Vol. XLVIII · T2 2026
Le retour discret de la monnaie d'essai
Par Sébastien Marchand
Pendant la majeure partie du XXᵉ siècle, la monnaie d'essai était la curiosité d'un public clairsemé. En dix-huit mois, le marché européen des essais a plus que doublé — et les raisons en sont instructives.

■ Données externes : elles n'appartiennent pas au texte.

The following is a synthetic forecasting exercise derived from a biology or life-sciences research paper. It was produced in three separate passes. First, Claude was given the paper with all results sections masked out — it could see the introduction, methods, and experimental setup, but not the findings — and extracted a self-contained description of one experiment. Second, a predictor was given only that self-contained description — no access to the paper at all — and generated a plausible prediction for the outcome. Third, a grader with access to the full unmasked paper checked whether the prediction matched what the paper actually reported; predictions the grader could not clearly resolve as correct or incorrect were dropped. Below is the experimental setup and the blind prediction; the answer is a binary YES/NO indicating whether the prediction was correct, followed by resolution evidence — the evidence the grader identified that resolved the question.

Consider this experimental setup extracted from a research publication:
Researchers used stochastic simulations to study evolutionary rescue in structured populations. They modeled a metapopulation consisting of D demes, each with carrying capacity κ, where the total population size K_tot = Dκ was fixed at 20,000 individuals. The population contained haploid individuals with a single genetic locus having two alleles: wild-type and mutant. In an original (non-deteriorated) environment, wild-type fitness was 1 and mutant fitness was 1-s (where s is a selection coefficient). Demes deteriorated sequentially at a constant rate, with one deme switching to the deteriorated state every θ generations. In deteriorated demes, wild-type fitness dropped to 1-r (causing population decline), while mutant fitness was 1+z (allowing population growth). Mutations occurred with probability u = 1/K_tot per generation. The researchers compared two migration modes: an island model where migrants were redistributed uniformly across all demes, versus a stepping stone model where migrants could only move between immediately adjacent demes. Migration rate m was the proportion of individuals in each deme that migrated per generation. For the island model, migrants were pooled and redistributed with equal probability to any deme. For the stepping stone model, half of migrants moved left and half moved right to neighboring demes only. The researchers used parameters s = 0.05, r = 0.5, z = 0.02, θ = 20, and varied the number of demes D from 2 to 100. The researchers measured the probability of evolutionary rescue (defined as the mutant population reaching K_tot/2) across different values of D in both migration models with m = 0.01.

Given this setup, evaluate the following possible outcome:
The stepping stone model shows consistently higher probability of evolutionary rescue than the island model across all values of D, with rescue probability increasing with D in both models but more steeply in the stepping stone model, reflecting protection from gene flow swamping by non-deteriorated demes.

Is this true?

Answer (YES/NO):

Pendant la majeure partie du XXᵉ siècle, la monnaie d'essai — une frappe de proposition, jamais mise en circulation, parfois jamais approuvée — fut la curiosité d'un public clairsemé. Les essais occupaient une place inconfortable entre numismatique et métallurgie, appréciés d'une petite confrérie d'historiens des Monnaies et largement ignorés en vente publique. La dispersion d'une succession lausannoise à l'automne 2024 a changé la donne.
Entre octobre 2024 et mars 2026, le marché des essais européens du XIXᵉ siècle a, selon notre indice interne de 142 pièces représentatives, plus que doublé. Les séries belge et italienne mènent la hausse ; les séries allemande et française suivent à environ deux tiers de ce rythme. Les essais modernes — surtout britanniques et scandinaves — progressent plus modestement mais s'échangent désormais à plusieurs fois leurs niveaux de 2019.
Trois forces semblent à l'œuvre. La première est l'offre : les essais sont, par définition, rares, et la dispersion de deux collections continentales en dix-huit mois a absorbé la capacité d'achat de tous les spécialistes sérieux. La deuxième est la maturité de la notation : jusque récemment, les essais étaient rarement encapsulés, et l'apparition d'un standard de notation crédible et prudent a attiré une catégorie d'acheteurs qui ne se présentait pas auparavant. La troisième est la cohorte : le collectionneur entré sur le marché au milieu des années 1990 aborde aujourd'hui sa décennie d'acquisition la plus profonde.
Deux mises en garde s'imposent. D'abord, tous les essais ne sont pas rares de la même manière. Une pièce frappée à plus d'une centaine d'exemplaires et figurant dans toutes les références usuelles se comporte très différemment d'une épreuve uniface connue à trois exemplaires. Ensuite, la hausse a, par endroits, été nourrie par le sentiment plutôt que par la référence. Les acheteurs qui s'appuient sur la seule note, sans consulter la littérature, sont exposés d'une manière que les détenteurs de raretés établies ne sont pas.